I have a table as shown.
df <- data.frame("name" = c("jack", "william", "david", "john"),
"01-Jan-19" = c(NA,"A",NA,"A"),
"01-Feb-19" = c("A","A",NA,"A"),
"01-Mar-19" = c("A","A","A","A"),
"01-Apr-19" = c("A","A","A","A"),
"01-May-19" = c(NA,"A","A","A"),
"01-Jun-19" = c("A","SA","A","SA"),
"01-Jul-19" = c("A","SA","A","SA"),
"01-Aug-19" = c(NA,"SA","A","SA"),
"01-Sep-19" = c(NA,"SA","A","SA"),
"01-Oct-19" = c("SA","SA","A","SA"),
"01-Nov-19" = c("SA","SA",NA,"SA"),
"01-Dec-19" = c("SA","SA","SA",NA),
"01-Jan-20" = c("SA","M","A","M"),
"01-Feb-20" = c("M","M","M","M"))
Over a time period, each person journeys through of position progression (3 position categories from A to SA to M).
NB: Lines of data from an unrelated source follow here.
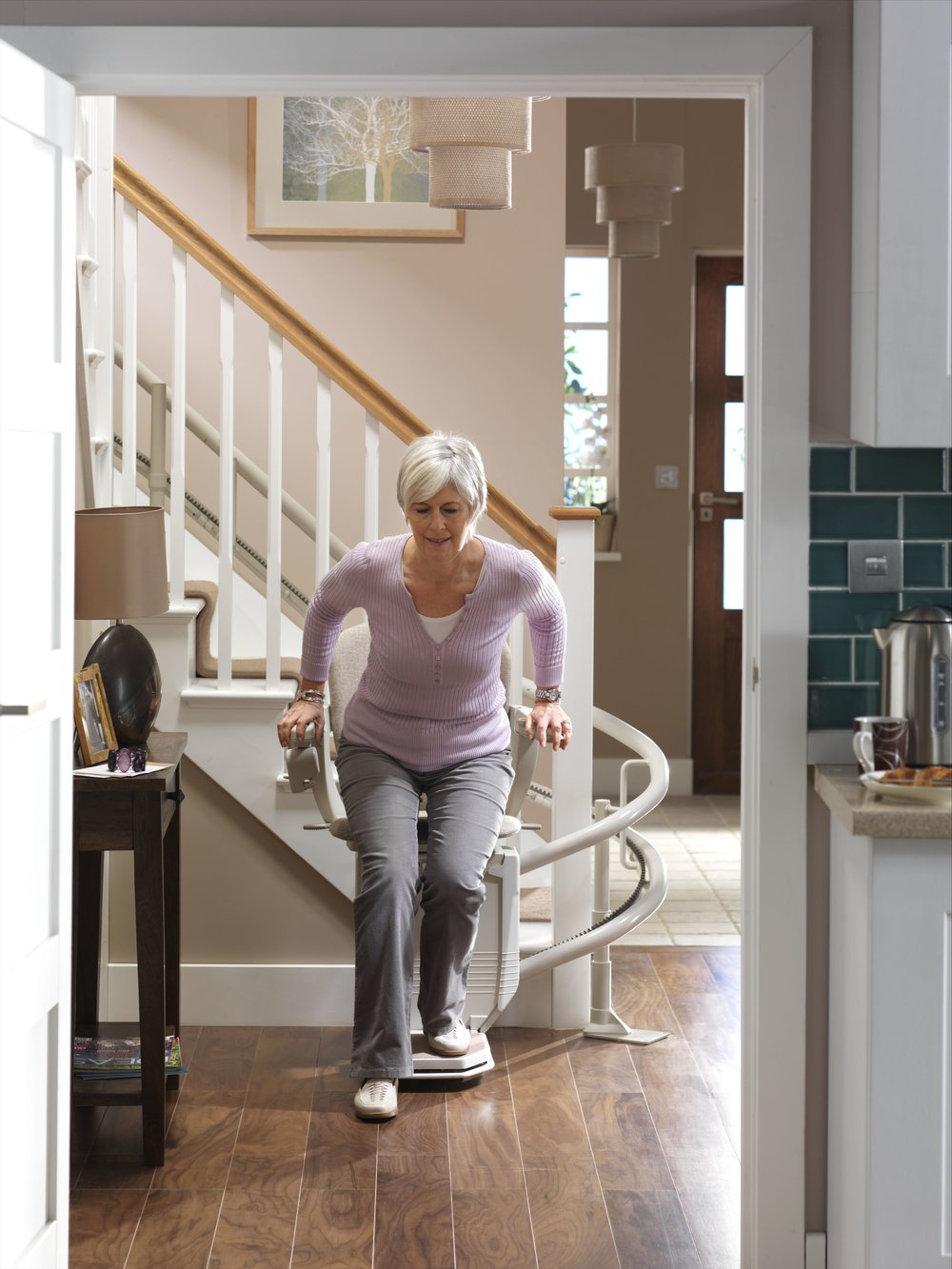 Starla-curvedstairlift-model-getting-out-square-on.jpg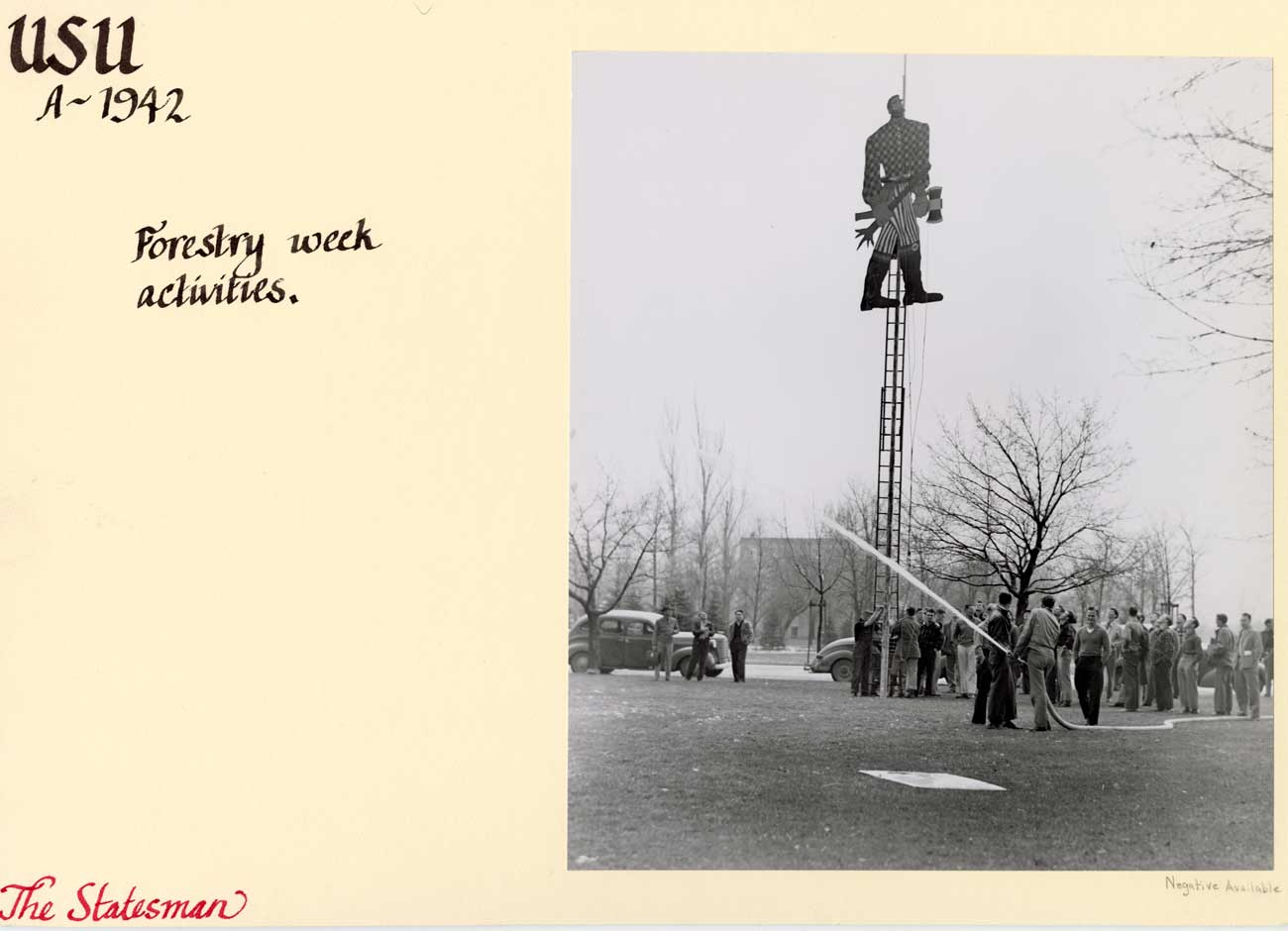 A black and white image from 1942 of a wooden Paul Bunyan statue atop a ladder. A group of men is using a firehose to keep people away while they figure out how to get Bunyan down.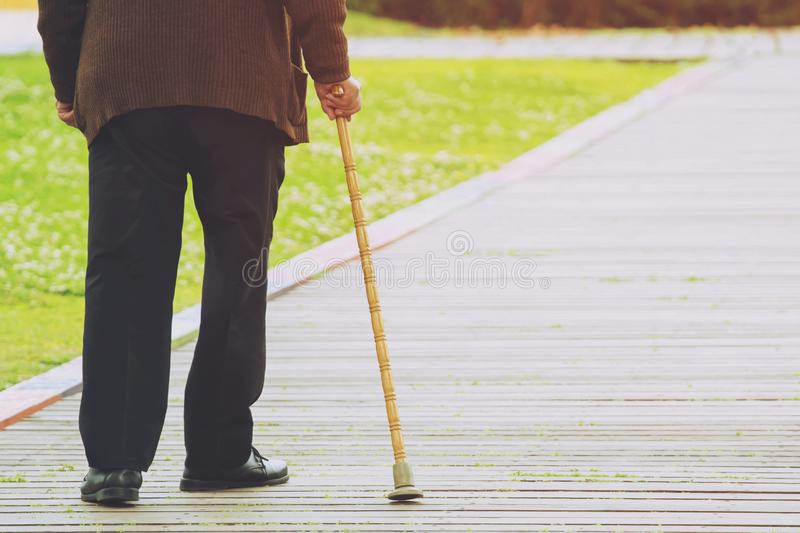 Elderly old man with walking stick stand waiting on footpath sidewalk crossing stock images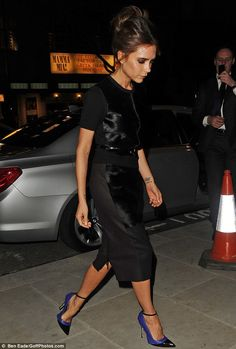 Victoria Beckham wearing black shift skirt boasting calf hair panels, short sleeved jumper and belt from her FW 2013 collection, along with Manolo Blahnik for Victoria Beckham heels.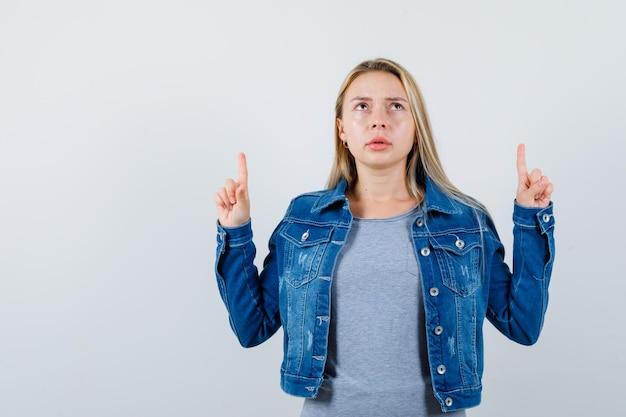 Junge dame, die in t-shirt, jeansjacke, rock nach oben zeigt und nachdenklich aussieht.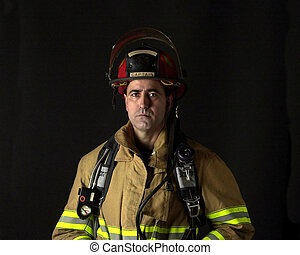Fire Fighter - Fire fighter with bunker wearing bunker gear...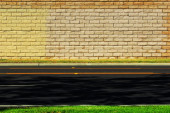 Empty road with brick wall background — Stock Photo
My objective is: Calculate the average duration of A (assistant) position and SA (senior assistant) position. i.e. the duration between the date the first of one category appears, and the date the last of this category appears, regardless of missing data in between. I transposed the data using R “gather” function
df1 <- gather (df, "date", "position", 2:15)
then I am not sure how to best proceed. What might be the best way to further approach this?